(Data records)
# # #

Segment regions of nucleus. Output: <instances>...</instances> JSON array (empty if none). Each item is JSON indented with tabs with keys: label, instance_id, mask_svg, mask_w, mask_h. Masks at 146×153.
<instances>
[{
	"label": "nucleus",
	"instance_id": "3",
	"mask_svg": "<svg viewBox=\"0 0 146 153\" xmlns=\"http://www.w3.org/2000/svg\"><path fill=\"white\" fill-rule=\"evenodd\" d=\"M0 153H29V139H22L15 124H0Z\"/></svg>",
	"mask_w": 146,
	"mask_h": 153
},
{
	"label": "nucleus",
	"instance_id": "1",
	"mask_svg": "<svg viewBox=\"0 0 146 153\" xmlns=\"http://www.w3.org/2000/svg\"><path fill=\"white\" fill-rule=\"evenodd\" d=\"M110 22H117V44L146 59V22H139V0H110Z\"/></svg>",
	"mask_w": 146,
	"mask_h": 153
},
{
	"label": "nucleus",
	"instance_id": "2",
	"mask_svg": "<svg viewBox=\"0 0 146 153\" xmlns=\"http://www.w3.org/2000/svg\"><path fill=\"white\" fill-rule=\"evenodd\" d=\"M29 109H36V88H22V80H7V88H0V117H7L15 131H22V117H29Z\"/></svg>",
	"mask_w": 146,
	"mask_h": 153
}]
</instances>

# # #

TO DO: Please pick out and copy every line in the items above that contains the string "instances".

WRITTEN RESPONSE:
Segment regions of nucleus. Output: <instances>...</instances> JSON array (empty if none). Each item is JSON indented with tabs with keys: label, instance_id, mask_svg, mask_w, mask_h. Masks at 146×153.
<instances>
</instances>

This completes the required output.